第122回研究談話会 平成19年6月23日・藤女子大学
9・11以降のアメリカ社会の文化変容――その可能性と兆候
発表者: 伊藤 千晶 (北海道大学大学院)
要旨
発表の前半は、9・11以降の米国社会の分析を、Barry Glassner の提唱する「恐怖の文化」と、Disney 社によって開発された Celebration という郊外地の二つの事例を中心に述べました。人々の間に実際にある以上の恐怖を水増しし、煽り立てることで政策者の意向に沿わせていく「恐怖の文化」のプロセスは、9・11以降の米国の姿と非常に合致します。米国内に蔓延する恐怖は、セキュリティへの過剰な関心へと人々を向かわせます。Disney 社によるユートピアの実現を試みた Celebration が実は不可視の gated community に過ぎず、排他的な空間であり従来型の郊外のもつ病理を内包しているという事について説明しました。これらの事例からは9・11以降の米国社会において異質な存在の排除が顕著になっているという変化が窺えるのではないか、というのが前半部分の結論でした。しかし、米国におけるそうした異質な存在の捏造や排除は、セイラムの魔女狩りの時から繰り返しずっと行われているのであり、むしろアメリカは本質的には変わっていないと捉えるべきであるというご意見を多数賜り、思考・発想の転換の必要性に気づく大きなきっかけとなりました。また統計データの収集や、冷戦以後の世界情勢に対する分析の必要性についても気づくことが出来ました。

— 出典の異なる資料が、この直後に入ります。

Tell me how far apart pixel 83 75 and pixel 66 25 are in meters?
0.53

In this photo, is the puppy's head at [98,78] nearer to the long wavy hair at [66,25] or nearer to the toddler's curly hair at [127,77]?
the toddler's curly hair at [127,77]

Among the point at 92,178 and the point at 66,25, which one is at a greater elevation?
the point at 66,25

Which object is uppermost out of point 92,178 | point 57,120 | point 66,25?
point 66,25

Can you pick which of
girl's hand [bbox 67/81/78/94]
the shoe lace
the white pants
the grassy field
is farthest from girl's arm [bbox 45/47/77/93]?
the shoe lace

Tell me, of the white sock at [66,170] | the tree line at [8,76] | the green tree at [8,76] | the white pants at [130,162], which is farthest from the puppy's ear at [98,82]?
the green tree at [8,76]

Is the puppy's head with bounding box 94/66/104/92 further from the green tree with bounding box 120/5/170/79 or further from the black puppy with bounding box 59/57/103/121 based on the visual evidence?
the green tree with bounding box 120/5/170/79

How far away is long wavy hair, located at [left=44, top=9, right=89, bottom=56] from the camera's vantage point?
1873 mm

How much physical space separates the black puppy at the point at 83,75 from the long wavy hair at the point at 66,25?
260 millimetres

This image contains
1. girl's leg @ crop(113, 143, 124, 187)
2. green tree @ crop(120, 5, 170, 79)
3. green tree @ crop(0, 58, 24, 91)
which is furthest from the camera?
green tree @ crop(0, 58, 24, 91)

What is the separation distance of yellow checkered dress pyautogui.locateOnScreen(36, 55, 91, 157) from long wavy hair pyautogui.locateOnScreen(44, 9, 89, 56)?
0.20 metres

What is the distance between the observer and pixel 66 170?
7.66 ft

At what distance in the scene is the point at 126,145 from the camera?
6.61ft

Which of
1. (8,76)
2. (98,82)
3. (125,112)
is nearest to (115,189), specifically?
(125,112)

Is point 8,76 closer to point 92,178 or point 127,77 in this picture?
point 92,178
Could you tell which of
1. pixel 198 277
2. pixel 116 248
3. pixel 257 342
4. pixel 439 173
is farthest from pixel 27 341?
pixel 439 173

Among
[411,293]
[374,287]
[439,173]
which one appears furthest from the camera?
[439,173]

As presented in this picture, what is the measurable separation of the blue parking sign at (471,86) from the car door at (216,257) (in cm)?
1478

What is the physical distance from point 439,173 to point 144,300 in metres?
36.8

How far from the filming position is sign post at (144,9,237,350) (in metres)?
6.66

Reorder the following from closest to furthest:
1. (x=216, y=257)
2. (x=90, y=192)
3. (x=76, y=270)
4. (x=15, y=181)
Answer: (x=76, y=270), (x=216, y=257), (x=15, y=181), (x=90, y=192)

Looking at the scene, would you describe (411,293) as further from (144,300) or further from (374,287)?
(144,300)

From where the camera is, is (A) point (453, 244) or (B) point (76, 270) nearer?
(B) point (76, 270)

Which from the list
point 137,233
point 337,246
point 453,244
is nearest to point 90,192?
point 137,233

後半部分は、異質なものを排除しようとする米国の現状がハリウッド映画にどのように表象されているかという事を、SF映画における善悪二分法や、9・11以降顕著であるイスラモフォリアを描いている映画などを例に述べてゆきました。しかしながらこの点についても、二分法は9・11以前からハリウッド映画の中で常套句として使われているものであるという指摘をいただきました。またイスラモフォリアが描かれている映画は単に米国の現状を反映しているというだけではなく、米国の暗部を批判的に表象しているという点を踏まえるべきである、というご意見もたいへん貴重なものとして伺いました。
この様な指摘を頂いたことで、自分の論考の中で曖昧だった部分や、未整理の部分に気づくことになり、今後取り組むべき作業がいっそう明確化され一歩先へ進むことの出来る大きな契機となりました。また、談話会後の懇親会でも、有益な参考文献や映像資料を教えていただいたり、研究に対する取り組み方への有意義なお話を伺う機会となり、今後の研究活動の大きな励みとなりました。貴重なご助言をくださった方々に厚くお礼申し上げます。
報告者: 中野 秀豊 (北海道八雲高等学校)
報告
発表者の伊藤千晶氏は「9・11以降のアメリカ社会の文化変容――その可能性と兆候」と題して、アメリカ同時多発テロ事件以降、アメリカ社会に起こったとされる深刻な文化の変化を、「恐怖の文化」をキーワードにし、メディア・コントロールや、郊外に見られるゲーテッド・コミュニティ、セキュリティに対するアメリカ市民の過剰な意識、現在のアメリカ映画の方向性などから多岐にわたって論じられました。
質疑応答では、伊藤氏が論じた文化変容は、果たしてアメリカ同時多発テロ事件によってもたらされたものなのか、という点に大きな関心が集まりました。文化変容と考えられているものは、9・11以前から既に兆しがあったのではないか。アメリカ文化は9・11の前後において、根本的なところでは何も変わっていないのではないかという意見が挙がりました。また、恐怖を作りあげて、他者を排除することは、遡ると17世紀のセイラムの魔女狩りから行なわれているもので、「恐怖の文化」は、一連のテロ事件が生み出したものではなく、アメリカの歴史において脈々と続いているものではないかとの指摘もありました。
個人的な意見としては、文化変容とは、ある文化の固有性が揺すぶられることであると定義をすると、伊藤氏の発表では、テロ事件の前後で何がどのように変化したのか、具体的に説明する必要があるように思われました。テロ事件によって現われた、アメリカ市民のナーバスな感情だけでは、文化の変容を十分に証明することができません。また、2001年に起きたテロ事件からおよそ6年が経過していますので、現在のアメリカ市民の心的状況も説明されると、より深みが増すのではないかと思います。
今回の研究から得られた新知見を、どうすればより説得力をもって証明することができるか、多くの意見の開陳があり、さらに論旨のまとめ方にいたるまで、若い初学者にとっても非常に有益なものでした。伊藤氏の発表は、メディア論から映像文化論まで幅広く横断する、大変に意欲的なもので、今回の成果を基に、さらに高いものへと繋げてゆかれることを期待したいと思います。